Bazılarınız diyecek ki hep aynı kişiyle sevişiyorsak zaten onu arzulamayacağız. Seviyenin aynen korunamayacağını kabul etmekle birlikte, değiştirmenin getirdiği hedonik adaptasyon yüzünden böyle düşünüyorsunuz biraz da. Coolidge etkisi var, ancak hacklenebiliyor. Ben 11 yıldır arzuluyor ve arzulanıyorum, tabi ki dalgalanan bir seyirde, ama imkansız değil. Başka bedenlerle sevişmeye alışıksanız, farklı uyaranlara maruz bırakıyorsunuz kendinizi, sürekli. Uyaranlara erişiminiz azaldıkça daha kolay uyarılır hale geleceksiniz, porno diyeti gibi düşünün. Hareketli bir seks hayatınız var ise evliliği şu anki alışkanlıklarınızla doğru tahayyül etmeniz mümkün değil. Kendinizi şartlarsanız aksini yaşamanız da…Çoğunuz da bu bug’a düşüyor malesef. Çünkü aksi çok zor.
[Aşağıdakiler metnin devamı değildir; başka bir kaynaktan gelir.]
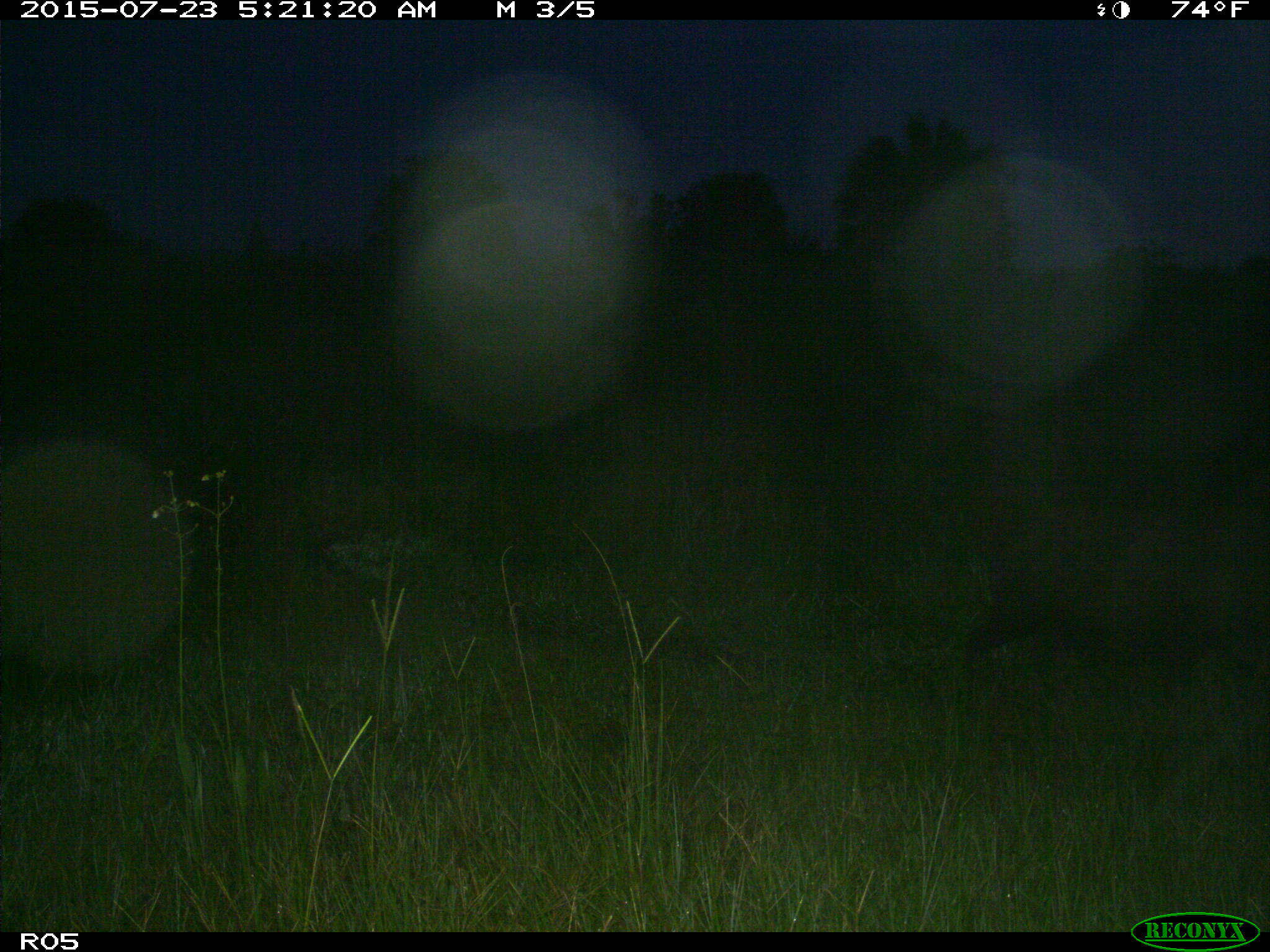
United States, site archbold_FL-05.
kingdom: Animalia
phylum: Chordata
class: Mammalia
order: Artiodactyla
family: Suidae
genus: Sus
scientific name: Sus scrofa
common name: wild boar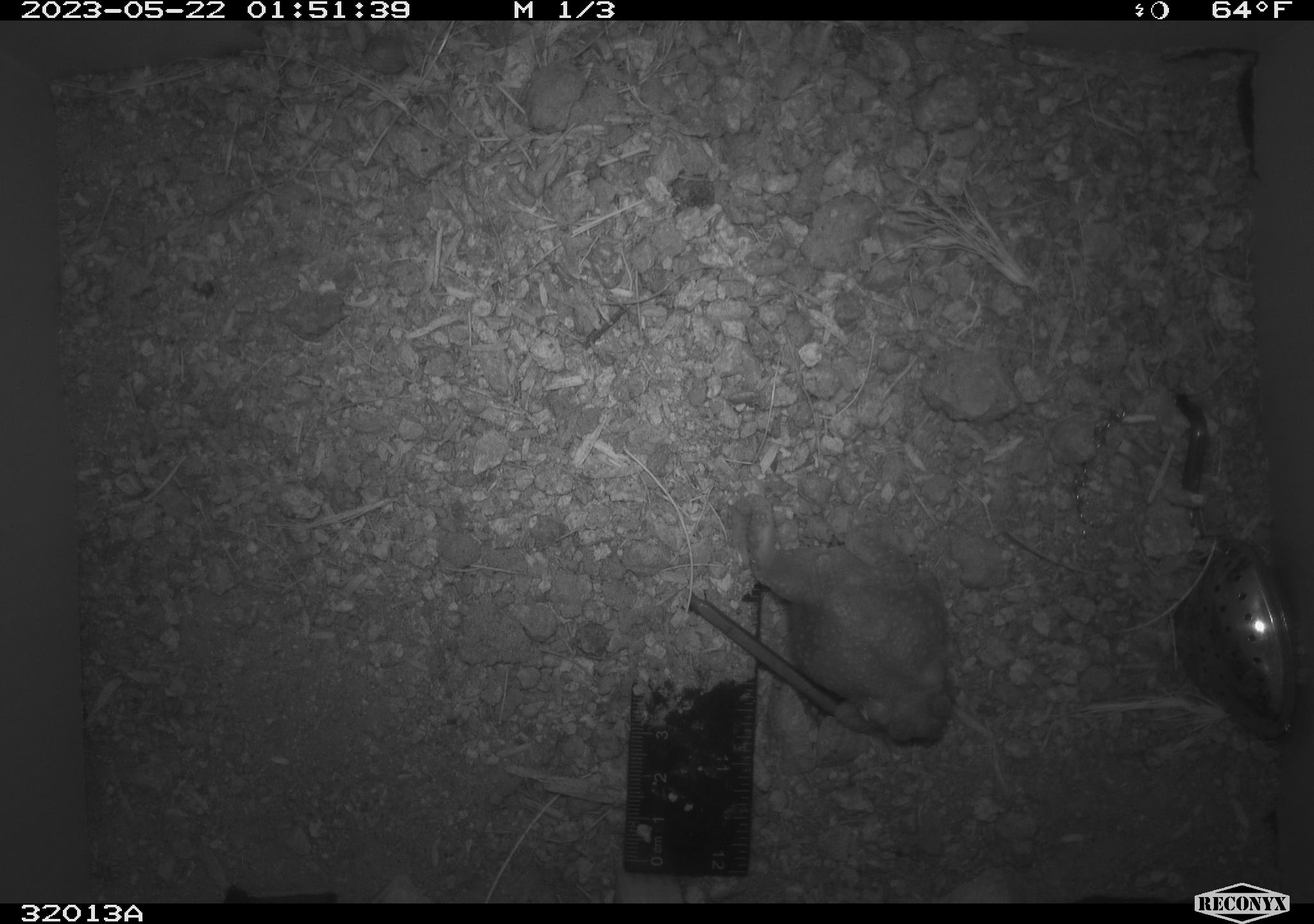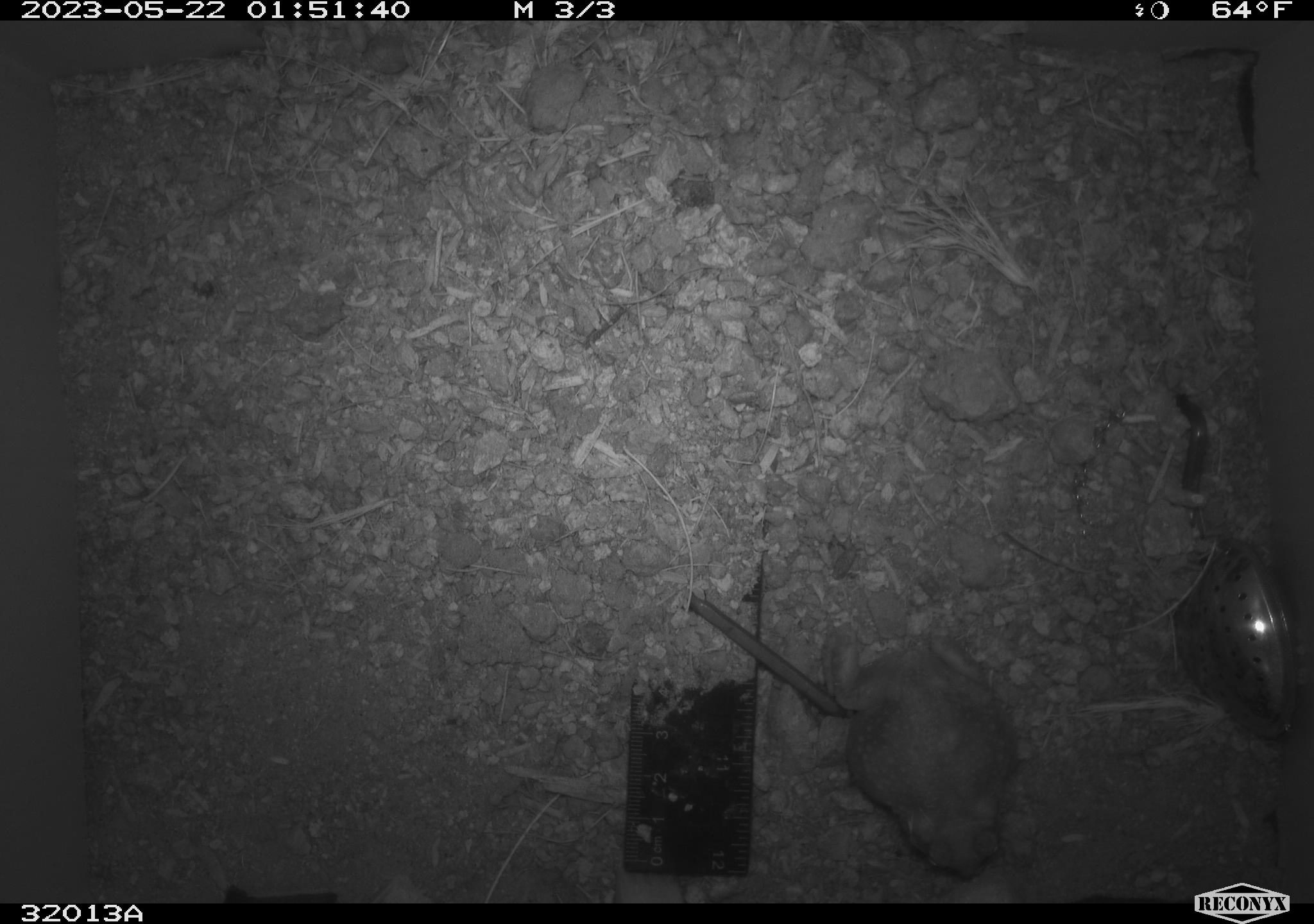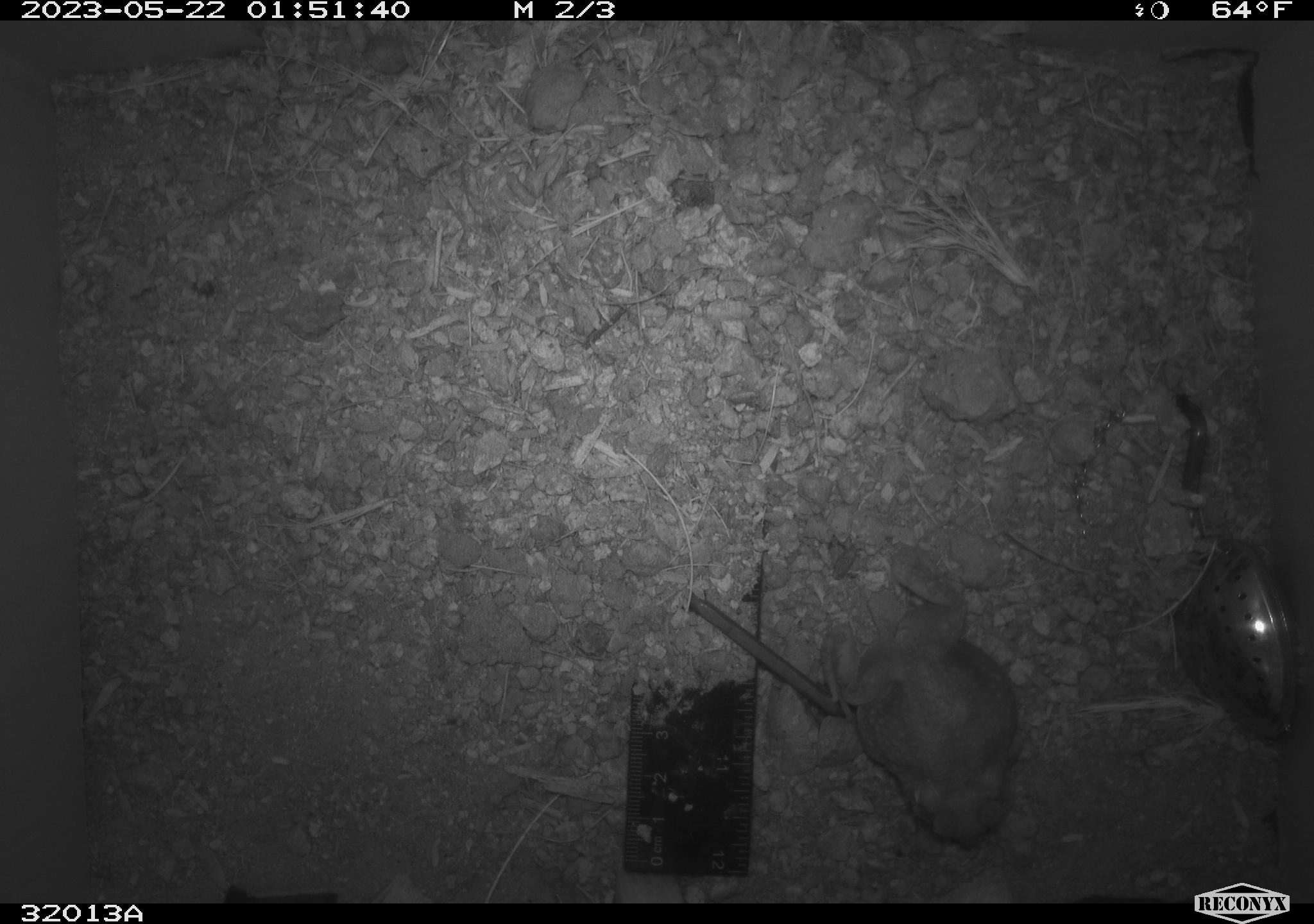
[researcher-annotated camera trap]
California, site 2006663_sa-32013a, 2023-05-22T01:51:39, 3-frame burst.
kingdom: Animalia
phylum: Chordata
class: Amphibia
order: Anura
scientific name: Anura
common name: frogs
O yüzden erkeğe dahil evlilik öncesi limitli tecrübe öneriyorum ya.

Kolay olacağını kimse söylemedi. Ama kolay olmasını aslında siz de istemezsiniz. Karşı taraf bunu hiç dert edinmese ve sizi sürekli kabullenirse ondan da sıkılıyor insan zihni. Çünkü insan uğraşmaya ve gelişmeye programlanmıştır. Sadece, arada dinlenmek ister ve evet, dinlenmek istediği dönemlerde hemen kınanmamalıdır. Ama siz de dinlenmeleri kısa kesme niyetinde olduğunu göstermelisiniz.

Aman beni beğenmesin, istemiyorsa da seks yapmayalım, ben uğraşamam mı dediniz? Evliliğiniz kağıt üstünde kalır, biter. Karşının aldatmaya hakkı olduğunu düşündüğümden filan söylemiyorum bunu, böyle olsun diye istediğimden de değil. Ancak, insanları evlilik içinde tutan ve başka insanlara körleşmesini sağlayan şey fiziksel beğeni ve sekstir. Yetinmeyi bilen insanlardan bahsediyorum tabi. Çünkü seks hep dediğim üzere oksitosin salgılatır. Bu hormonun düzenli salgılanması sizin evliliğinizin çimentosudur. Bakın burada erkeklerin dahi oksitosin salgılamaları durumunda başka kadınlardan rahatsızlık hissettiklerine dair bir araştırma bırakıyorum.

Hadi bakayım bir silkelenin, spor bölümümü okuyun ve hedeflerinizi küçük tutup istikrarı önceleyin…

Yorumlar

Henüz bu içeriğe yorum girilmedi.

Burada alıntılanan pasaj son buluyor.